L’après-Congrès, la difficulté d’organiser les luttes
21Pour preuve, dans son intervention devant le Conseil national des 4 et 5 juillet 1951, Georges Frischmann demande l’examen de ce que
« nous avons fait pour entraîner les postiers à la lutte contre la guerre et contre la misère, ce qui a dominé notre activité : la lutte pour la revalorisation des traitements, tâche urgente devant la chute libre du pouvoir d’achat. Concernant l’immense malaise du reclassement, l’accueil est chaleureux partout où il y a explication, souvent amertume telle que nous constatons un manque de confiance dans le tournant pris par la Fédération. Le Congrès avait cherché une solution, mais disons que le 13e Congrès n’a pas assez dénoncé un mal qui règne encore dans la Fédération, on a perdu l’habitude de la démocratie syndicale, il faudra s’y réhabituer et vite. Écouter la base, discuter avec elle et monter une revendication pour parvenir à “pas de tranche inférieure à 4250 F” ».

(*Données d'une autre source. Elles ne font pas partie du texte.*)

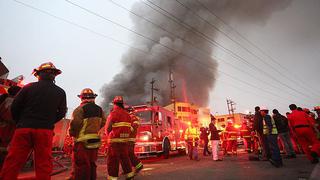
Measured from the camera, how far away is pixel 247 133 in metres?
10.9

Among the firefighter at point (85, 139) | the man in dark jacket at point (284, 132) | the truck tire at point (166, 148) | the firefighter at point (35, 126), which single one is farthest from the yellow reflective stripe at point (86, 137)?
the truck tire at point (166, 148)

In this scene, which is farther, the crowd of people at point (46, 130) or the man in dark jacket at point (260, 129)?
the man in dark jacket at point (260, 129)

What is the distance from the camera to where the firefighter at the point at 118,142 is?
4555 mm

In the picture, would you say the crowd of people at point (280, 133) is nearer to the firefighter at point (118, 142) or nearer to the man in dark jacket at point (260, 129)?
the man in dark jacket at point (260, 129)

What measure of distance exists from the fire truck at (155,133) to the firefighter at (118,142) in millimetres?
4680

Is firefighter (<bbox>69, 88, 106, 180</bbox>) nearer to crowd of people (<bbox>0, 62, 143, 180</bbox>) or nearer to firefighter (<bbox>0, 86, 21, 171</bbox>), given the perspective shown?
crowd of people (<bbox>0, 62, 143, 180</bbox>)

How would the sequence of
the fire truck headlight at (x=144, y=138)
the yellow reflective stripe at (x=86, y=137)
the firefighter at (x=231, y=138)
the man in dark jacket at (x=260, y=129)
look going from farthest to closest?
the firefighter at (x=231, y=138) → the fire truck headlight at (x=144, y=138) → the man in dark jacket at (x=260, y=129) → the yellow reflective stripe at (x=86, y=137)

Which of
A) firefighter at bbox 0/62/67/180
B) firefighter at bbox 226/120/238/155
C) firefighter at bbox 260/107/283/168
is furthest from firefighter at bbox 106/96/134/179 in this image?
firefighter at bbox 226/120/238/155

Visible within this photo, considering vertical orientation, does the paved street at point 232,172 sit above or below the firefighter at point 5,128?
below

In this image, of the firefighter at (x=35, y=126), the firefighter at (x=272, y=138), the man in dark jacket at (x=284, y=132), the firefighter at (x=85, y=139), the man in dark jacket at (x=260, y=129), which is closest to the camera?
the firefighter at (x=35, y=126)

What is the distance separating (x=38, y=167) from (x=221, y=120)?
205 ft

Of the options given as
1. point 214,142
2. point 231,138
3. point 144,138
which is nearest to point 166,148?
point 144,138

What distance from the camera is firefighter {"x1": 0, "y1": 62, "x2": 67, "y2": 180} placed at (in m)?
2.81

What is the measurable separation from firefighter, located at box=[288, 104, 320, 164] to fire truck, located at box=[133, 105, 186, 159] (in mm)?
5206
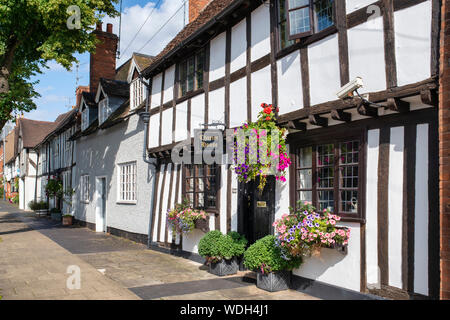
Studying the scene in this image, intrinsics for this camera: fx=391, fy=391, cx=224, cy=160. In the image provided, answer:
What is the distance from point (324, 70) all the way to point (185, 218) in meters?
5.29

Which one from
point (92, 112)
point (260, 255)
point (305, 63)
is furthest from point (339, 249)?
point (92, 112)

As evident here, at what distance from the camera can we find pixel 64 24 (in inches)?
494

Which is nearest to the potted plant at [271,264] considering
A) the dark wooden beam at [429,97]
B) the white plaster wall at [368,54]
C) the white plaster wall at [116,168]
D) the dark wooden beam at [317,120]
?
the dark wooden beam at [317,120]

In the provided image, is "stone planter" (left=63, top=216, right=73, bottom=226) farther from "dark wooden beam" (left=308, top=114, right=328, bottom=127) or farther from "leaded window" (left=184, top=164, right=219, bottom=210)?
"dark wooden beam" (left=308, top=114, right=328, bottom=127)

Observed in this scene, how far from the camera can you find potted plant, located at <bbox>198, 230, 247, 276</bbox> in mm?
8227

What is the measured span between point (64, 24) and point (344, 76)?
33.0 ft

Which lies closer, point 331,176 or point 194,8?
point 331,176

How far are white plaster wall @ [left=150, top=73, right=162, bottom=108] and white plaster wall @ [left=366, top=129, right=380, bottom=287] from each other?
25.9 ft

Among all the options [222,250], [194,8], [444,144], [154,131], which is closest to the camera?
[444,144]

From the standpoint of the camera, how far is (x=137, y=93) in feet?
47.6

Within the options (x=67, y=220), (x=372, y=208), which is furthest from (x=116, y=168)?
(x=372, y=208)

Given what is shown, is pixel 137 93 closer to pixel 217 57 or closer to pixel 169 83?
pixel 169 83

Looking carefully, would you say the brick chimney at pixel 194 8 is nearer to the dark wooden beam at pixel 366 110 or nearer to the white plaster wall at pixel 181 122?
the white plaster wall at pixel 181 122
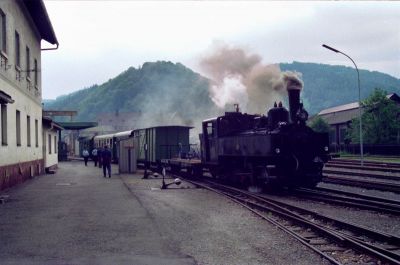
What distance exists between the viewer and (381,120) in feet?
146

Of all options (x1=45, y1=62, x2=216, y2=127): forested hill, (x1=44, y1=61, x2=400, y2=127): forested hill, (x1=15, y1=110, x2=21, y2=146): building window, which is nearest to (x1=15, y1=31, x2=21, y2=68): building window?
(x1=15, y1=110, x2=21, y2=146): building window

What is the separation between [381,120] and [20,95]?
114 feet

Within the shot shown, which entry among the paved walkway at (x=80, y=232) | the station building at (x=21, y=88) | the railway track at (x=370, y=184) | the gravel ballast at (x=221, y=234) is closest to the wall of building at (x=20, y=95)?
the station building at (x=21, y=88)

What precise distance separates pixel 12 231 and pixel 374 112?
137 ft

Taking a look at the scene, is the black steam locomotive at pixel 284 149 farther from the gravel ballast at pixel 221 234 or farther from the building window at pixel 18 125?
the building window at pixel 18 125

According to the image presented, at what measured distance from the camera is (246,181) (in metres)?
16.4

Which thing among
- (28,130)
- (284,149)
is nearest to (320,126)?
(28,130)

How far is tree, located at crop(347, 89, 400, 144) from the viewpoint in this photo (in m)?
43.8

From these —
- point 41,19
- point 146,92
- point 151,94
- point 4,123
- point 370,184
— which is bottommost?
point 370,184

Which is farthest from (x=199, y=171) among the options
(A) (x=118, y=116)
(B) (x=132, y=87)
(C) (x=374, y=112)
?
(B) (x=132, y=87)

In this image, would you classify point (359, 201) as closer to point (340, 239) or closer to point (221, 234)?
point (340, 239)

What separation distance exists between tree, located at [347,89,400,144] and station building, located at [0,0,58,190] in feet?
101

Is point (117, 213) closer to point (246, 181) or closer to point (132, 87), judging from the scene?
point (246, 181)

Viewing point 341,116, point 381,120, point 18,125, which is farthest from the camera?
point 341,116
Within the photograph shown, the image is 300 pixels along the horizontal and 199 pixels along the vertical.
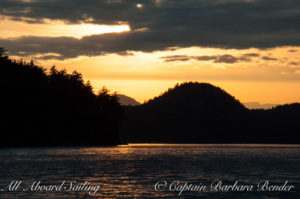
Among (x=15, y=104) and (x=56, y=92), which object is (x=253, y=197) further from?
(x=56, y=92)

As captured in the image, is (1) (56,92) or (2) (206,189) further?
(1) (56,92)

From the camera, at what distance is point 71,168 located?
83.7m

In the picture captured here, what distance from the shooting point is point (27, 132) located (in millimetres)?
175750

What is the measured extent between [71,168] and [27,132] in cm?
9590

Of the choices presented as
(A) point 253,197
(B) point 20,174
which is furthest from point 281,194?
(B) point 20,174

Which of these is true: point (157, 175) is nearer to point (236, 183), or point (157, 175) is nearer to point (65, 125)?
point (236, 183)

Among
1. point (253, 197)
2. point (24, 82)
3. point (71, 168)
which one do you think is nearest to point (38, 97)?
point (24, 82)

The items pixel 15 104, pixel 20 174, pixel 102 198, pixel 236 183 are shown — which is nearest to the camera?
pixel 102 198

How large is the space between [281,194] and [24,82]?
132m

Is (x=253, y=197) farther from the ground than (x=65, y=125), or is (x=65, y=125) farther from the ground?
(x=253, y=197)

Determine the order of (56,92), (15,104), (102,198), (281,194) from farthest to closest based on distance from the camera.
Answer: (56,92)
(15,104)
(281,194)
(102,198)
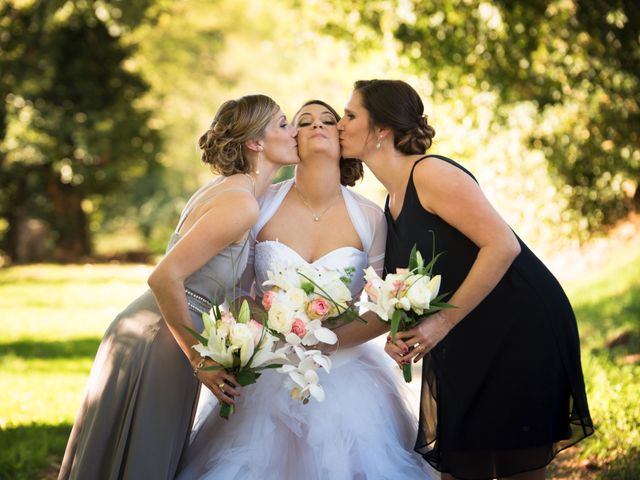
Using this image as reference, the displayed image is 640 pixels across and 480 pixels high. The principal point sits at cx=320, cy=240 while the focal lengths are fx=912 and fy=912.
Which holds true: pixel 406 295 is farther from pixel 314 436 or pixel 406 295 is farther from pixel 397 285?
pixel 314 436

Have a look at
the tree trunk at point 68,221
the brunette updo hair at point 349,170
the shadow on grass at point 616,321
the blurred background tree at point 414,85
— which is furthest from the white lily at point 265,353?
the tree trunk at point 68,221

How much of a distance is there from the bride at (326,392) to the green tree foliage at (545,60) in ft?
17.1

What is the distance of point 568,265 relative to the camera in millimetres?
16391

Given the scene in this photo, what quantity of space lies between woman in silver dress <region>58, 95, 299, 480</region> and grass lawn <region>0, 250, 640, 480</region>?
5.23 feet

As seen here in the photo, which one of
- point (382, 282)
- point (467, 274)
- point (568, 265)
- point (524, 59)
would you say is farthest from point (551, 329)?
point (568, 265)

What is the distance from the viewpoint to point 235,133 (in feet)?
15.7

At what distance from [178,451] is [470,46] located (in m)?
8.30

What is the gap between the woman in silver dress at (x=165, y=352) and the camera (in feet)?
14.0

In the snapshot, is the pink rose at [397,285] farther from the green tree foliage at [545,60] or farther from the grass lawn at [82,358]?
the green tree foliage at [545,60]

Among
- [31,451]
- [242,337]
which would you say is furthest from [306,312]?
[31,451]

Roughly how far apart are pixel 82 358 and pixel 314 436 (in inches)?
246

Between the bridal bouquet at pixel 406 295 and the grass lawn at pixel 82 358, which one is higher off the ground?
the bridal bouquet at pixel 406 295

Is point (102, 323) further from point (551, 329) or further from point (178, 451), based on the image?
point (551, 329)

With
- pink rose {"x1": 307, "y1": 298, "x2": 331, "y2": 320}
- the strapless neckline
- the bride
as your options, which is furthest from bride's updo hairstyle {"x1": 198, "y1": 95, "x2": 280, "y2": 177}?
pink rose {"x1": 307, "y1": 298, "x2": 331, "y2": 320}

22Notre objectif était de faire connaître les travaux du Congrès de 1950 de la Fédération postale. Des témoignages seront sans doute utiles pour parvenir à une analyse plus riche. On peut cependant affirmer que ce Congrès a été un tournant dans la corporation des PTT et dans la Fédération CGT. Si, lors du Conseil national de mai 1950, F. Piccot a émis de nombreuses critiques en matière d’organisation et d’orientation revendicative, avec l’équipe dirigeante en place, les réponses et les solutions apportées n’ont pas été satisfaisantes. La situation sociale et économique, politique et syndicale – scission syndicale avérée, tentative d’isolement du Parti communiste, tandis que le Parti socialiste et les forces de droite collaboraient régulièrement – il fallait beaucoup plus, un véritable électrochoc. Dans cette situation, ce Congrès de la Fédération postale peut être considéré comme un important tournant, même si tout n’a pas été débloqué par la suite. Il a apporté un souffle nouveau, la promotion de militants jeunes et actifs. Cela ne s’est pas fait sans interrogations, sans un certain malaise à l’égard du départ de certains résistants, comme Fernand Piccot. Ce souffle nouveau, nous le retrouvons dans le programme revendicatif, dans le rôle accru des collectifs de catégories. La réforme des structures permettra d’enraciner de nouvelles pratiques qui marqueront pendant une cinquantaine d’années la Fédération CGT des PTT. Enfin, on peut constater que les liens entre la CGT et le PC demeurent forts. FO et la SFIO ne sont pas en reste, ils continueront, de concert, à tenter de freiner les luttes durant quelques années, mais la grève d’août 1953 va fort heureusement « chambouler » le paysage social de notre pays1.
Notes de bas de page
1 Ont été consultés pour la rédaction de ce texte : les comptes rendus in extenso des comptes rendus des Congrès de 1948 et 1950 ainsi que des conseils nationaux de 1950 et 1951 ; les journaux fédéraux (1946-1951) ; La Vie ouvrière (1950) ; Les Cahiers du communisme, n° 5, mai 1950 ; René Bidouze, Les fonctionnaires sujets ou citoyens, Paris, Éditions sociales, 1979 et 1981 ; Benoît Frachon, Au rythme des jours. 1944-1954, Paris, Éditions sociales, 1973 ; Serge Lottier, « La Fédération CGT des PTT et l’affrontement de classe en 1947 », supplément à La Fédération des Postes et télécommunications, n° 395, avril 1998 ; R. Guiraud, A. Meyer, M. Tacet, « 1900-1974, chronique du mouvement social dans les PTT en Loire-Atlantique », Éditions du Centre d’histoire du travail, 1999 ; CCEI-IHS-CGT, CGT approches historiques, 1988 ; Jacques Chastenet, Cent ans de République, Paris, Éditions Tallandier, 1970 ; Le Populaire, (1947-1948) ; Auguste Lecoeur « Le travail du Parti aux entreprises », Les conférences éducatives du PCF, n° 1, 1re série, 1951.